When Einstein submitted a paper arguing that gravitational waves don't exist to Physical Review, the journal’s editor sent it back to for revisions. Outraged, Einstein withdrew it. By the time he submitted it to another journal, he had corrected his mistake. The revised paper argued that gravitational waves do, in fact, exist.

Almost every "great" physicist and engineer I have worked with will argue to the death that they are right. When you are in their field, they are not humble. However, what separates them from the not great ones is while they are arguing to the death, there is a little voice in their head going "maybe I am wrong". Arguing to the death is part of their process, even if unconsciously, for testing and refining their ideas. The not great ones don't have that voice. Their arguments become emotional, perhaps personal, and they won't go back and look for errors and test their hypothesis, but will look for reasons they are right. Even when it becomes obvious, even to them, that they are wrong, they look for ways to make it seem like something extraneous was responsible for their failing.

@deludedaudiophile -

     Thank you for establishing the point I made, in an earlier post, regarding not always believing oneself to be THE POPE!

                                                                  As I posted::

Feynman was and will remain, my favorite lecturer (yeah: I’m that old).

He mentioned often (and: I took to heart) his favorite Rule of Life: "Never stop learning!"
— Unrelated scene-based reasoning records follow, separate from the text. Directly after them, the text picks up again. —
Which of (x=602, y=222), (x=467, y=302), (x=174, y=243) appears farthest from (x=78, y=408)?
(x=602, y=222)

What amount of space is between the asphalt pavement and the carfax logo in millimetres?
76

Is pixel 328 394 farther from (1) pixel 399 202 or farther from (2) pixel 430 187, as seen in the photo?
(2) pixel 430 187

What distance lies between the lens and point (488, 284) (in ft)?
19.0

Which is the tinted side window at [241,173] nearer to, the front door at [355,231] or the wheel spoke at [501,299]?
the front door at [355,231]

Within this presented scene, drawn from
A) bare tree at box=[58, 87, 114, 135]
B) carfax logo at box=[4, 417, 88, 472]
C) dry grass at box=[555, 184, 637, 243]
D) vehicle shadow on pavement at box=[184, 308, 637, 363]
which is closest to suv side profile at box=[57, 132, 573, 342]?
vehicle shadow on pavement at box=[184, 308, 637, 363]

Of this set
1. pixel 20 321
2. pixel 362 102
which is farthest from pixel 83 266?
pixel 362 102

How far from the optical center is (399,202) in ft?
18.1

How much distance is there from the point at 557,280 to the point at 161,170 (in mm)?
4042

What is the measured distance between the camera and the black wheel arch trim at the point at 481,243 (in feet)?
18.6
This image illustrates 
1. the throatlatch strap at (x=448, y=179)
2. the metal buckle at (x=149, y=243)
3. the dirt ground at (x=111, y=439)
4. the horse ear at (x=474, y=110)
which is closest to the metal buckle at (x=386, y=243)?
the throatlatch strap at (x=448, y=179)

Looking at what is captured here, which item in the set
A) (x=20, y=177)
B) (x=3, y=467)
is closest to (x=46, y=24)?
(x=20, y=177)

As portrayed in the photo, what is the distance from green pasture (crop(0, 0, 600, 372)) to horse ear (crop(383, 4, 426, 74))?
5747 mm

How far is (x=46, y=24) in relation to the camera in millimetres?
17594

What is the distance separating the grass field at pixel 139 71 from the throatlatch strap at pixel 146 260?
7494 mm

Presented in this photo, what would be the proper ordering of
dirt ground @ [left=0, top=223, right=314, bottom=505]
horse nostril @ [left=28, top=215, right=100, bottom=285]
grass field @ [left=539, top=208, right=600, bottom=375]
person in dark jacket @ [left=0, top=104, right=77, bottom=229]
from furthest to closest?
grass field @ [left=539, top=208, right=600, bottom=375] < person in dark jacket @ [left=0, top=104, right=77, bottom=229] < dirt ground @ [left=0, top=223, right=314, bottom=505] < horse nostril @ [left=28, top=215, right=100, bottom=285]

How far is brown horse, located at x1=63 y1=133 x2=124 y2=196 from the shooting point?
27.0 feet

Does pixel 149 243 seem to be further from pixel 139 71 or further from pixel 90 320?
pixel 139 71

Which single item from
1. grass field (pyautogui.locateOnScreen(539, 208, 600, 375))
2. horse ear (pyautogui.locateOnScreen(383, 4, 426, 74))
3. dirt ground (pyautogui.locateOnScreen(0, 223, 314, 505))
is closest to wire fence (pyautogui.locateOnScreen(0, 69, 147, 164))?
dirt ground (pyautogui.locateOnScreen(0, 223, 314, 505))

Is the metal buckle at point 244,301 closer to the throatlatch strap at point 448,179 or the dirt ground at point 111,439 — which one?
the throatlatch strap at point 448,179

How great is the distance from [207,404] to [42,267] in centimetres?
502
For all his genius, he never grew overly confident in his beliefs. The perfect obverse to the Dunning-Kruger sufferer.

ie: “I can live with doubt and uncertainty and not knowing. I think it is much more interesting to live not knowing than to have answers that might be wrong.”

and: “I have approximate answers, and possible beliefs, and different degrees of certainty about different things, but I’m not absolutely sure of anything.”

Tesla is probably my favorite innovator, who (despite the incessant, projectile vomit, from his day’s naysayers), took the World, kicking and screaming, into the 20th century, with his inventions.

 

"However, what separates them from the not great ones is while they are arguing to the death, there is a little voice in their head going "maybe I am wrong". "

To carlsbad

581 posts

 

@builder3 I'd say that there are a lot of affluent people here...seems there is a low positive correlation between detailed technical knowledge and fiscal success.

------

Just as there's an obvious and direct correlation between how impressed you are with yourself and how much of a complete jack**s you are

When I don't understand something and my head starts spinning I just remind myself the earth is the center of the universe and not to wander over the edge.

Some day we will understand electricity, but today is not that day.